Wskazówki, jak pokonać jesienną chandrę
Zapomnij o antydepresantach. W tym przypadku zdecydowanie nie są one potrzebne, a pomoże kilka dobrych nawyków i dobry styl życia.
- Wystarczająca ilość snu - To prawdopodobnie absolutna podstawa. Jeśli jesteś zmęczony, niewyspany lub zaspany, nie będziesz w dobrym nastroju. Powinieneś spać 7-9 godzin bez zakłóceń. Nie więcej, nie mniej. Najlepiej w nocy. Jeśli masz problemy z zasypianiem, spróbuj wypić przed snem herbatę z melisy lub lawendy. Zdecydowanie nie zasypiaj przy włączonym telewizorze lub świetle.
- Odpoczynek - Oprócz wystarczającej ilości snu, musisz także odpocząć i zrelaksować się. I mam tu na myśli prawdziwy odpoczynek, a nie zwlekanie. Prokrastynacja sprawia, że jesteś w jeszcze gorszym nastroju. Naprawdę odpoczywaj celowo. Zrób sobie filiżankę herbaty lub kieliszek wina. Obejrzyj film, poczytaj książkę, namaluj obraz, weź kąpiel, skorzystaj z masażu... Po prostu rób to, co sprawia Ci przyjemność, za czym tęsknisz, co chciałbyś robić. Realizuj swoje hobby.
- Nie zatrzymuj się - Tak, znowu ruch. Kiedy uprawiasz sport, do Twojej krwi uwalniane są tak zwane "hormony szczęścia", które sprawiają, że czujesz się lepiej. Wystarczy krótki spacer lub taniec.
- Wyjdź. - Spróbuj spędzać dni na łonie natury. Nie tylko wiosna i lato są piękne i regenerujące. Nawet jesienny las i zimowy krajobraz mają coś do zaoferowania. I świeże powietrze.

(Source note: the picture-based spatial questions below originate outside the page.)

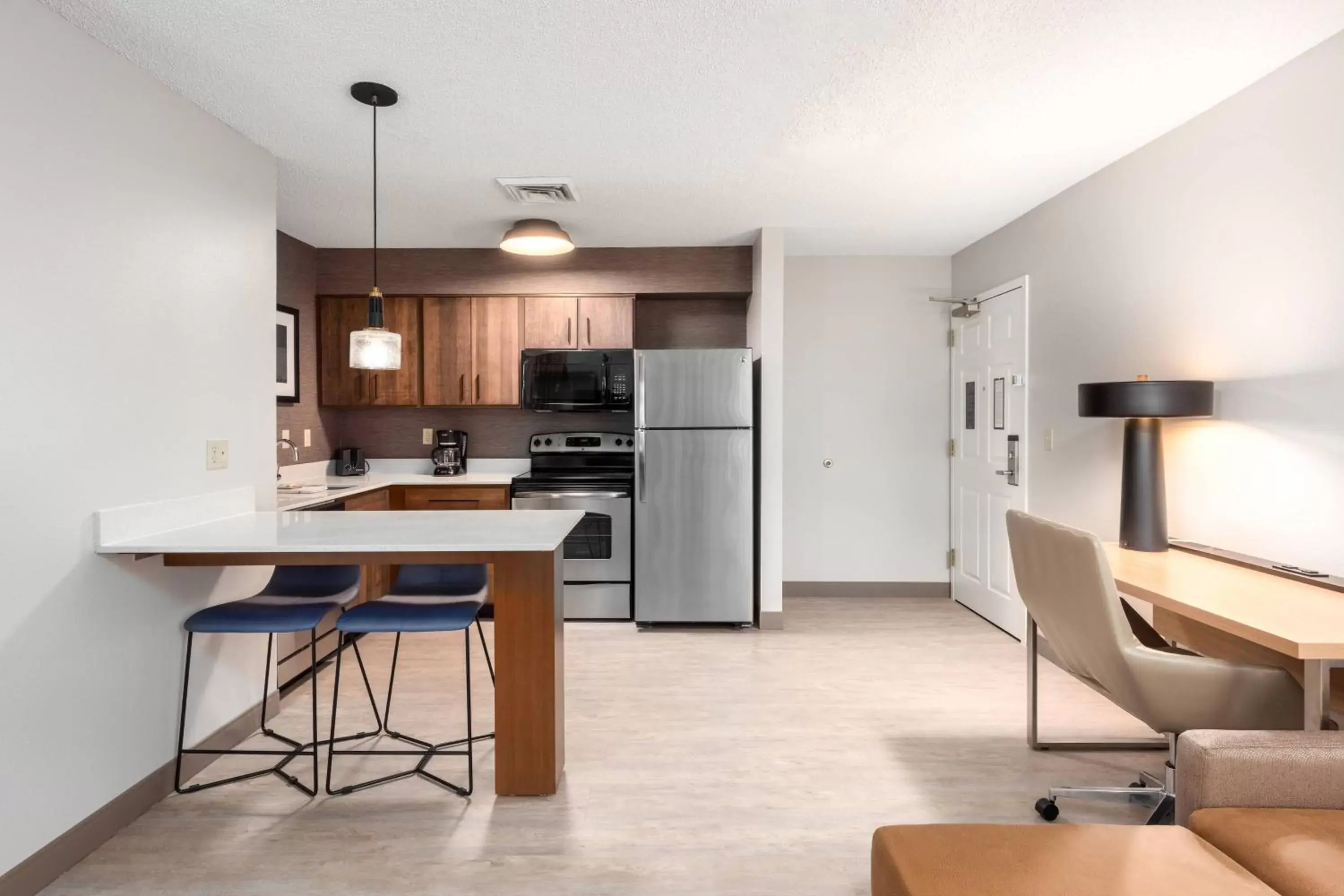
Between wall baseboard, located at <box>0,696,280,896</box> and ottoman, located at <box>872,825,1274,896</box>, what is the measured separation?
2077 mm

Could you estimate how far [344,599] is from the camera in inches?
101

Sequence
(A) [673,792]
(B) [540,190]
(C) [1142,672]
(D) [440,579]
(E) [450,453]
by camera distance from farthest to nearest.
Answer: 1. (E) [450,453]
2. (B) [540,190]
3. (D) [440,579]
4. (A) [673,792]
5. (C) [1142,672]

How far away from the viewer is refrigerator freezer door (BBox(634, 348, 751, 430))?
427 cm

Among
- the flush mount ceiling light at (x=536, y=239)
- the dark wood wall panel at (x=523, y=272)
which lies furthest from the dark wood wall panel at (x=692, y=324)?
the flush mount ceiling light at (x=536, y=239)

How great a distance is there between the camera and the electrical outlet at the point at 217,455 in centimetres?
259

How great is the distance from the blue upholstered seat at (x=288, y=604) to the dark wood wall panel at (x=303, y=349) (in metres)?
1.85

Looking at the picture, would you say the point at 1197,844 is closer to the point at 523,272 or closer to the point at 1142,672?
the point at 1142,672

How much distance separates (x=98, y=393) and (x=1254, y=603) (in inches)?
129

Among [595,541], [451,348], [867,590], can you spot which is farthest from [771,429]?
[451,348]

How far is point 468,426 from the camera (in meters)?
5.05

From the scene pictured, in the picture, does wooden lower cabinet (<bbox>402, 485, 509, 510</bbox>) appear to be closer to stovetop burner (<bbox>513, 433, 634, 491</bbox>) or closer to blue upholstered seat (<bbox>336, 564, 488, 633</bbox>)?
stovetop burner (<bbox>513, 433, 634, 491</bbox>)

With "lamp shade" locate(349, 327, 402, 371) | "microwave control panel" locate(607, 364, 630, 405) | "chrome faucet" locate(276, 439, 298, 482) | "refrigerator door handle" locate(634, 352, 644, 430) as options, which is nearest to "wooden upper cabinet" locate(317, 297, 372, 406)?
"chrome faucet" locate(276, 439, 298, 482)

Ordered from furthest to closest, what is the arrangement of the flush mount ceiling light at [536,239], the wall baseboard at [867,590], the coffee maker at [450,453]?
the wall baseboard at [867,590] → the coffee maker at [450,453] → the flush mount ceiling light at [536,239]

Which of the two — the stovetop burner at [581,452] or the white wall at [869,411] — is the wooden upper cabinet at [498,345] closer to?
the stovetop burner at [581,452]
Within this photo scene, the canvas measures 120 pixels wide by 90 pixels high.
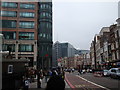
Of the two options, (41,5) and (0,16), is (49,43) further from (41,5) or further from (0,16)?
(0,16)

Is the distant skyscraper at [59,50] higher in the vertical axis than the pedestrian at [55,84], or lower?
higher

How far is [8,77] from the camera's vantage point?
43.2 feet

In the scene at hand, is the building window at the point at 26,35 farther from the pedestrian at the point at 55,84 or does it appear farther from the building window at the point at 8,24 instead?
the pedestrian at the point at 55,84

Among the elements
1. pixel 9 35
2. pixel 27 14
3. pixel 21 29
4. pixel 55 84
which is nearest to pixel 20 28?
pixel 21 29

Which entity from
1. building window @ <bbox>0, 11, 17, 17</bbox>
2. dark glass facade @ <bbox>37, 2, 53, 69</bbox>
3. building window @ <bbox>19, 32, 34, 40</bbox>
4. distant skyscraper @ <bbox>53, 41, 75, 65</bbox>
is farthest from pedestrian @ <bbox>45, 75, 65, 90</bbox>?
distant skyscraper @ <bbox>53, 41, 75, 65</bbox>

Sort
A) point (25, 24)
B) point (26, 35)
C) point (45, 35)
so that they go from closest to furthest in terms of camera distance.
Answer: point (26, 35) → point (25, 24) → point (45, 35)

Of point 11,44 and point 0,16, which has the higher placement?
point 0,16

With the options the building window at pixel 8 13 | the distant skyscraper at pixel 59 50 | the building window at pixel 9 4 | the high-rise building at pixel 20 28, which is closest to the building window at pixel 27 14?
the high-rise building at pixel 20 28

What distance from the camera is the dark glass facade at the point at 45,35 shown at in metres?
55.5

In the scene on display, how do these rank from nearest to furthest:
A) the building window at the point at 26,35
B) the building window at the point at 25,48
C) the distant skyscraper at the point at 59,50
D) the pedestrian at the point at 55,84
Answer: the pedestrian at the point at 55,84 < the building window at the point at 25,48 < the building window at the point at 26,35 < the distant skyscraper at the point at 59,50

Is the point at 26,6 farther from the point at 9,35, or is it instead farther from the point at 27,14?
the point at 9,35

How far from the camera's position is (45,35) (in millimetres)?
57438

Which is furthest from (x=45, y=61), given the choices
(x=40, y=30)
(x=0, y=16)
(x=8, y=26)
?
(x=0, y=16)

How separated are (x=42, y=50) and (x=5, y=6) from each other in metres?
16.8
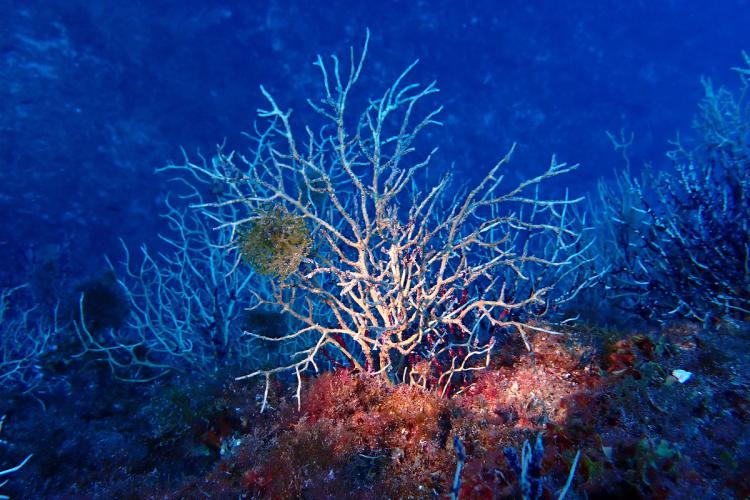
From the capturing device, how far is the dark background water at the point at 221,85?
18.1 m

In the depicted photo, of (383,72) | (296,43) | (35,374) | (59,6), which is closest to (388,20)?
(383,72)

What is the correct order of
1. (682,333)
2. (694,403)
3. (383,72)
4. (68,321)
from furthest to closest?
(383,72)
(68,321)
(682,333)
(694,403)

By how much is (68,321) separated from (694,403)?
951 centimetres

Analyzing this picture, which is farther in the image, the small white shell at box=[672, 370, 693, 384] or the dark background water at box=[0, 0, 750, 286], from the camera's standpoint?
the dark background water at box=[0, 0, 750, 286]

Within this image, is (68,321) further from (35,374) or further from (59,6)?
(59,6)

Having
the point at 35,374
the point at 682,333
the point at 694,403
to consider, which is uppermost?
the point at 682,333

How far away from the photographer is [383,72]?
22.8 meters

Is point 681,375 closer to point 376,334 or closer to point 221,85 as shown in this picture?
point 376,334

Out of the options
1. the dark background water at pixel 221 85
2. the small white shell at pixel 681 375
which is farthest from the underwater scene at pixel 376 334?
the dark background water at pixel 221 85

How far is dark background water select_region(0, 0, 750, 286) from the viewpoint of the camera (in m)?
18.1

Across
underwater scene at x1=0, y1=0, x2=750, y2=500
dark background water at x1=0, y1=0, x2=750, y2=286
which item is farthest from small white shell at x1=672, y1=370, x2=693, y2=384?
dark background water at x1=0, y1=0, x2=750, y2=286

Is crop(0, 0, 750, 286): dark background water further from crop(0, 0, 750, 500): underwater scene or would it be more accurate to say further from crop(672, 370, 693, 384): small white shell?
crop(672, 370, 693, 384): small white shell

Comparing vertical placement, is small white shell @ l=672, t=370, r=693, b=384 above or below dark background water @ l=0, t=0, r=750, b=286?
below

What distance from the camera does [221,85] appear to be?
20953mm
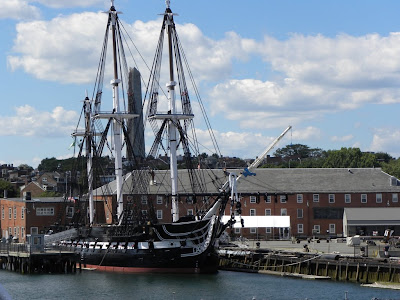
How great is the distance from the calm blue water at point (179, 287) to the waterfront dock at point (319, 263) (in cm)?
160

- Właściwa dieta i suplementy - Regularnie jedz owoce i warzywa. Twoje ciało musi uzupełniać witaminy i minerałyzwłaszcza witaminę C i witaminę D. Naturalny wysokiej jakości suplementy diety może również dostarczyć niezbędnych substancji, które poprawią nasz nastrój i dodadzą energii. Powiedzenie, które zostało powiedziane setki razy, ma tutaj zastosowanie: w zdrowym ciele, zdrowy duch:-)

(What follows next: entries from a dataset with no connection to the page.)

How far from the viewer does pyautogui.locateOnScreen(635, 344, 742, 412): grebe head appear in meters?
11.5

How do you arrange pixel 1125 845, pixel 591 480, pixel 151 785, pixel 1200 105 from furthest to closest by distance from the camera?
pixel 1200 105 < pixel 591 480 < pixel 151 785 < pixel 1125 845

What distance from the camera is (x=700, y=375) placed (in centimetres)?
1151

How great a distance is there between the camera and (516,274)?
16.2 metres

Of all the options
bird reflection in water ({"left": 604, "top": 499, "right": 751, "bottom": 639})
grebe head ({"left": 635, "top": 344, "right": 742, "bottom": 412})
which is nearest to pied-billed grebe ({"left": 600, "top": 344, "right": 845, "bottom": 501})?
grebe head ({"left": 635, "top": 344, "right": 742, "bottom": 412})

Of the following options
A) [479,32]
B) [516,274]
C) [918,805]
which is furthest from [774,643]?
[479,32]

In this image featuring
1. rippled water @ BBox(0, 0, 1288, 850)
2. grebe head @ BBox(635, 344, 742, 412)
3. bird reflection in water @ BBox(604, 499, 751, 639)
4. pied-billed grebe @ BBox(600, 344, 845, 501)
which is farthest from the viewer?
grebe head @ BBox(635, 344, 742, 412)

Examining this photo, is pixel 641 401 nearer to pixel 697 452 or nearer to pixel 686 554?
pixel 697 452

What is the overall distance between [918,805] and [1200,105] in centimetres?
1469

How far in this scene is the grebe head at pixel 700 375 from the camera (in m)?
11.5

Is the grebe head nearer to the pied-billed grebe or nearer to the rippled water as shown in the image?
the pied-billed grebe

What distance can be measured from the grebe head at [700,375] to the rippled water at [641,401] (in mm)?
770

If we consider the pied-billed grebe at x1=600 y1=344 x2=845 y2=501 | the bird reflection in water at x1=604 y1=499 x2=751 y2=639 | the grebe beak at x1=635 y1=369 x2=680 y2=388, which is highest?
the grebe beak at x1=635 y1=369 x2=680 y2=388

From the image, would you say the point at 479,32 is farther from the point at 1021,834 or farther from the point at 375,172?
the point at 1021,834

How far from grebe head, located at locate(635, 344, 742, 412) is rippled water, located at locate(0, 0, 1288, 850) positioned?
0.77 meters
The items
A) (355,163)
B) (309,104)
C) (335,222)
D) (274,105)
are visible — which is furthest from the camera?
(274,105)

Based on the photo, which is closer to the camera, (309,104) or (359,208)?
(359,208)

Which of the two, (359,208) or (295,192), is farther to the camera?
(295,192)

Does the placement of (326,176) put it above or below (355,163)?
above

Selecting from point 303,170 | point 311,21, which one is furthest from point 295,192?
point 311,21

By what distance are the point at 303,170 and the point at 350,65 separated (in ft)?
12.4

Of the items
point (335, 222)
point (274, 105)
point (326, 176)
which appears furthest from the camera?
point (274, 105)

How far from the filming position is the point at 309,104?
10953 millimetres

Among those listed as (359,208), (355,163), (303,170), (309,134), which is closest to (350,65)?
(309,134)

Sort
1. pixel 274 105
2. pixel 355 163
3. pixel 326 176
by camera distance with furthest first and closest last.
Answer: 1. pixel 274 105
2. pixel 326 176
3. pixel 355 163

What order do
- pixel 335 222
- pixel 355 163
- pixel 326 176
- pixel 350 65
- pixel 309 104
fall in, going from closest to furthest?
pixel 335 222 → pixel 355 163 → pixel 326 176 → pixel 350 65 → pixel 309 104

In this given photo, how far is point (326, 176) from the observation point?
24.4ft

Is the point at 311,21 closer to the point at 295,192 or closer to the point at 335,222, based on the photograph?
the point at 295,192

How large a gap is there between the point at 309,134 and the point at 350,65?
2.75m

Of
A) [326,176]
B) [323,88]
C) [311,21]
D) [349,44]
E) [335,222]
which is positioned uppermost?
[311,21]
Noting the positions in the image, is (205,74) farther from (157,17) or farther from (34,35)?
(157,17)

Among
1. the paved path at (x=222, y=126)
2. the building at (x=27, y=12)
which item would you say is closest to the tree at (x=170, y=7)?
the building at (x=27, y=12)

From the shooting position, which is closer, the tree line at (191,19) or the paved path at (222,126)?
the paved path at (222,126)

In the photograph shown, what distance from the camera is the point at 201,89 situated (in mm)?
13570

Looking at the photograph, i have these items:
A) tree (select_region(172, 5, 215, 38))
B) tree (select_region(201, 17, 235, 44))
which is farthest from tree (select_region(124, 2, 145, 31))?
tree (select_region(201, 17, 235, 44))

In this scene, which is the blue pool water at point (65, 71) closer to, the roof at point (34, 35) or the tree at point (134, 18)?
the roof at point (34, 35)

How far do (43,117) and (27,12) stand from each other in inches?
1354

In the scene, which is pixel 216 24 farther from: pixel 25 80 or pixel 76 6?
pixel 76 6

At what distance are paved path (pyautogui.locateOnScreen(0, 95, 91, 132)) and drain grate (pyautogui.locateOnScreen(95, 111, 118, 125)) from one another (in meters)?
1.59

- Raduj się - A nawet małe rzeczy. Chwal siebie, uśmiechaj się. Każdego dnia staraj się pamiętać, za co jesteś wdzięczny. Każdego wieczoru podsumuj, co udało ci się osiągnąć danego dnia.
Śmiech - Nawet najmniejsze żarty. Przy najmniejszej okazji. Zobaczysz, jak uzdrawiający jest śmiech. Ale uważaj, to nie powinien być złośliwy śmiech.